Fixed Income Analysis /

ShaMaran Petroleum: Production grows, but liquidity remains tight

    Tellimer Research
    8 November 2019
    Published byTellimer Research

    Reiterate Hold. ShaMaran, a small E&P company operating in the Kurdistan Region of Iraq (KRG), reported upbeat production results in Q3 19, having achieved the FY guidance ahead of schedule. Production, however, has yet to translate into cash flows. The company’s relatively small non-operating interest and high leverage make it highly sensitive to oil price volatility, production levels and capex requirements established by the field operator. Significant production growth already achieved in 2019 should unlock cost pool monetisation in 2020f and pave the way for deleveraging. Our Hold recommendation is based on the view that the SNMCN 23s, the highest-yielding bond in our Kurdistan E&P universe, already offers a significant premium and is unlikely to widen without unexpected credit-negative news.

    Production growth in the spotlight.

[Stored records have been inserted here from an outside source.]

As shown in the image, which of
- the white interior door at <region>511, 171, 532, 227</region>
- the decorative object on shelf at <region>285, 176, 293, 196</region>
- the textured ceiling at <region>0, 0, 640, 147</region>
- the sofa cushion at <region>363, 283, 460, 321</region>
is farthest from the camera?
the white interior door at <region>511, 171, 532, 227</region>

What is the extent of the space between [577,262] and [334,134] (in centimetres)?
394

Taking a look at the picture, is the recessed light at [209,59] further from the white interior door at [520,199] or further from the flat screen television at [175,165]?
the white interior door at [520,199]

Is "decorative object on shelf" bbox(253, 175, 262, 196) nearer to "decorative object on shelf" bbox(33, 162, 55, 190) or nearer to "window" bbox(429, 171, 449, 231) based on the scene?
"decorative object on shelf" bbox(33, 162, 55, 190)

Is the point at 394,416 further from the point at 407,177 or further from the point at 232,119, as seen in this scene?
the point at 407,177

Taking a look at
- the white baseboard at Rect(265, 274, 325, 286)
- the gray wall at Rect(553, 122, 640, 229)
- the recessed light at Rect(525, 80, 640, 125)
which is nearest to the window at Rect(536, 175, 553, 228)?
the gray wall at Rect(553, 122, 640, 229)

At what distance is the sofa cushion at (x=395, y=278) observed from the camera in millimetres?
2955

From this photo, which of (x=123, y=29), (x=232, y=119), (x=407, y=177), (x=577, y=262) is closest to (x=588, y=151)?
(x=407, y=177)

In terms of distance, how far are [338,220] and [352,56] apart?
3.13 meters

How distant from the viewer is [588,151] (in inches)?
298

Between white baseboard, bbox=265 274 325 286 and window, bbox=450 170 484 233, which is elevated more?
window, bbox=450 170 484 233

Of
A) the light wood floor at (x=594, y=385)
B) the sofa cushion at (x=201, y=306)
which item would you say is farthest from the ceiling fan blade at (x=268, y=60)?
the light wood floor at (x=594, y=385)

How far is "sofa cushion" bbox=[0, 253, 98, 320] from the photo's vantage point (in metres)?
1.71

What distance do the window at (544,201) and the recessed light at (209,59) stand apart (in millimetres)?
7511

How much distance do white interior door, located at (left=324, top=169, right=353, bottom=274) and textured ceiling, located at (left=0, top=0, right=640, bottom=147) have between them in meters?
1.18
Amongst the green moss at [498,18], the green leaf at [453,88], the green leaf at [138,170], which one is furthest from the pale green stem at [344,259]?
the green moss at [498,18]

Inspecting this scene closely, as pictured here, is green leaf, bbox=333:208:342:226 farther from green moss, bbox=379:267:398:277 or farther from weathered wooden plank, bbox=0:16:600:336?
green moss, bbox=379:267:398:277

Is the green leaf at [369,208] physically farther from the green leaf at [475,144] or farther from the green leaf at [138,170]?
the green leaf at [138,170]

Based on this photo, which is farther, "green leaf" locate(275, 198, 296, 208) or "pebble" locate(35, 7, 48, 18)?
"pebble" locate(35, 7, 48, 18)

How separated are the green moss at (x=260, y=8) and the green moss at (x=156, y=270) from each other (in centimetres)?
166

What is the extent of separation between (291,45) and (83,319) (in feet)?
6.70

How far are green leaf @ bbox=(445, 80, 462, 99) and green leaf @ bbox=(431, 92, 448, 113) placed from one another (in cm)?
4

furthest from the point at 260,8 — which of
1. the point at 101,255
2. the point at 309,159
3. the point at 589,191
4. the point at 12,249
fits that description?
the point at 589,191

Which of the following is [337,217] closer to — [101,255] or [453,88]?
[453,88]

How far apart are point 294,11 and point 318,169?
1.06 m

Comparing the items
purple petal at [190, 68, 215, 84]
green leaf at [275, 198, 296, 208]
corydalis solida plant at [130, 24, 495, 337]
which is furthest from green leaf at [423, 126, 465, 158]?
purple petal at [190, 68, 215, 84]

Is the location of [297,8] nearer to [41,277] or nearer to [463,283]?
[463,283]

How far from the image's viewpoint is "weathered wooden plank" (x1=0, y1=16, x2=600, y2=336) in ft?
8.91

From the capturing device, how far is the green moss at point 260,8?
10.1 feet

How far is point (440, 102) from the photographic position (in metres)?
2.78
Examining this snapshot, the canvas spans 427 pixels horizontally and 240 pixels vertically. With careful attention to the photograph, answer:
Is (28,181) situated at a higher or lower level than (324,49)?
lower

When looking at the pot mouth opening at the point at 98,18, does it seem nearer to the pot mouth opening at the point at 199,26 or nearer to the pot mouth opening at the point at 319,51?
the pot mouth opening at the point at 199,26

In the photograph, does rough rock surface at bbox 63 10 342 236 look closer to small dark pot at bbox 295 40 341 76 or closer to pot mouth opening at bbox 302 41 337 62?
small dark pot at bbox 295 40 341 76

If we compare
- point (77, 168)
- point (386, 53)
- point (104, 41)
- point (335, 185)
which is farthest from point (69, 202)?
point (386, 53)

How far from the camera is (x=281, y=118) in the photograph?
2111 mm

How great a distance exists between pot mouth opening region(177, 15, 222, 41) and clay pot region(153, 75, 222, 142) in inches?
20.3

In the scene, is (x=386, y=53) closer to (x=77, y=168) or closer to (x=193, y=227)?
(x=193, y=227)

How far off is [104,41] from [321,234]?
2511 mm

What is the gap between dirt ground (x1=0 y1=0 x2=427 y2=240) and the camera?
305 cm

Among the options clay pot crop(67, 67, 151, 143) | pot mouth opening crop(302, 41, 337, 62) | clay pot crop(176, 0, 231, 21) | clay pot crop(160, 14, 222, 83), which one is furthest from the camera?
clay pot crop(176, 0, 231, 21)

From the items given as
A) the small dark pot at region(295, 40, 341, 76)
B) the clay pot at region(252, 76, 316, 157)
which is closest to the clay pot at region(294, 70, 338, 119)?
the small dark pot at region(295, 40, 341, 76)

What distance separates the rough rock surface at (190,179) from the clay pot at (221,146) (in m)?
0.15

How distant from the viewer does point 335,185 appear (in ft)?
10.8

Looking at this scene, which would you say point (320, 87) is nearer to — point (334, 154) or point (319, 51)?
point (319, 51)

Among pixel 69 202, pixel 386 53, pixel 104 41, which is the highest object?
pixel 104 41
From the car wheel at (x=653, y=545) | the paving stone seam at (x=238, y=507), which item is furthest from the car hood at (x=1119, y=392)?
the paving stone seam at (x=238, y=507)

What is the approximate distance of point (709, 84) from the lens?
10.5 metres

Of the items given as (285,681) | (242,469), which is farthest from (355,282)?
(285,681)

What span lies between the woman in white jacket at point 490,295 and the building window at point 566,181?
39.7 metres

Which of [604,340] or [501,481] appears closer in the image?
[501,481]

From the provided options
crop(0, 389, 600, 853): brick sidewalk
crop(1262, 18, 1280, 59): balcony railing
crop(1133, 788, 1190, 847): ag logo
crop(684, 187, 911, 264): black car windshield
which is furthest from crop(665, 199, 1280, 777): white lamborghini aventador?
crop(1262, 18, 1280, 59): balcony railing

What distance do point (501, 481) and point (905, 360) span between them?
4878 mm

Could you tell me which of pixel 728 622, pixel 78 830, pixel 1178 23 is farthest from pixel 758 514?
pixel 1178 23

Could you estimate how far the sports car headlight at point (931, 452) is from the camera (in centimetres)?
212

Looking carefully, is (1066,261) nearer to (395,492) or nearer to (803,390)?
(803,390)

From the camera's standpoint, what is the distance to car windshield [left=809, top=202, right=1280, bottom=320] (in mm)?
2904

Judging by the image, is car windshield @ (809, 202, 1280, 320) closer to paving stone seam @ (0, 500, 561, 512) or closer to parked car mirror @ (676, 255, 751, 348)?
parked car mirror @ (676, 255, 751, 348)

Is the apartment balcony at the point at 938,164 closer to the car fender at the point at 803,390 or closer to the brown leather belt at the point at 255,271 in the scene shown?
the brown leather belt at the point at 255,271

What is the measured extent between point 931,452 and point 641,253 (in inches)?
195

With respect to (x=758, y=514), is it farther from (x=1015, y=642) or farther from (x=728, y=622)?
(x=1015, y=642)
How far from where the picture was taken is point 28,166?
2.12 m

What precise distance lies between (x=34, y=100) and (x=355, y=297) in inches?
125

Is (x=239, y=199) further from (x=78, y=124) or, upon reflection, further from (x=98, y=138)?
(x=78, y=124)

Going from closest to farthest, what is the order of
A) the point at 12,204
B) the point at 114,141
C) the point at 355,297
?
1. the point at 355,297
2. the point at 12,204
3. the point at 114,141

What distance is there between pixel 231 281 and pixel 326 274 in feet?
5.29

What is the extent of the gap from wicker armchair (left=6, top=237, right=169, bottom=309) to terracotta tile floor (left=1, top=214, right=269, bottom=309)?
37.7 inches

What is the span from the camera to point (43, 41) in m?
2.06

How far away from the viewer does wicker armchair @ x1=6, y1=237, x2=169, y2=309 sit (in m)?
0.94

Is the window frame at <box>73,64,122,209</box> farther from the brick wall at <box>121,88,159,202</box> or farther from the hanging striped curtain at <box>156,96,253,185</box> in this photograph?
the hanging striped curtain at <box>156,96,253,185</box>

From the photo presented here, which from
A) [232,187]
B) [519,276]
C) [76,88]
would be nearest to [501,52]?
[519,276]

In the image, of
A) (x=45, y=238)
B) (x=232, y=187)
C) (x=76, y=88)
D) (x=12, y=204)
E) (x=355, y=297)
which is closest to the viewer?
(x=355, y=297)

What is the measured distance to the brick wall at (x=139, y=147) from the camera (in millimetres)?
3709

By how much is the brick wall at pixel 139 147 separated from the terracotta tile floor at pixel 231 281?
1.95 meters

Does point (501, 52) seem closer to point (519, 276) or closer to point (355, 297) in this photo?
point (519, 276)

In Q3 19, ShaMaran’s WI production increased by 68% to 6.9kboepd on the back of the acquisition of an additional 7.5% WI in Atrush and successful implementation of expansionary capex. The company confirmed FY 19 average production on the field level at 30-35kboepd, which according to our calculations corresponds to 7.3-8.6kboepd on the company level. This rapid production growth has yet to find its way into ShaMaran’s financials, which we expect to start happening in 2020. Meanwhile, in 9M 19 revenue (US$46mn), EBITDA (US$22mn) and operating cash flows (US$13mn) declined yoy, because of the high base effect of 2018 when ShaMaran benefited from accelerated recovery of the early exploration costs. 

    Tight liquidity in 2019-20. High capex and acquisition costs have driven the company’s free cash flows in the red in 2019 and will continue to put pressure on liquidity in 2020f. According to our forecast, capex commitments and interest payments will be just about covered by operating cash flows in 2020. This leaves the company with very little financial flexibility if Brent falls below US$60/bbl. Other things being equal, production growth could unlock the pool of accumulated historical costs and help the company accumulate liquidity and reduce leverage.

    Leverage has peaked in 2019. ShaMaran’s leverage reached the highest level (5.8x) since the company started commercial production in 2017. With the debt maturity profile clear of any repayments until 2023, refinancing risk is remote if the company can cover interest payments. EBITDA interest coverage ratio was at a low level of 1.1x in Q3 19, which makes a Lundin family trust guarantee covering c80% of the annual interest bill an important credit enhancement mechanism. According to our forecast, net leverage could start reducing in 2020, if production and price targets are met.

    Risks to our recommendation stem from Brent price going below US$60/bbl in 2020, potential escalation in KRG-Iraq relationship and/or the security situation in Iraq and Kurdistan, as well as geological risk associated with further development of the Atrush Block.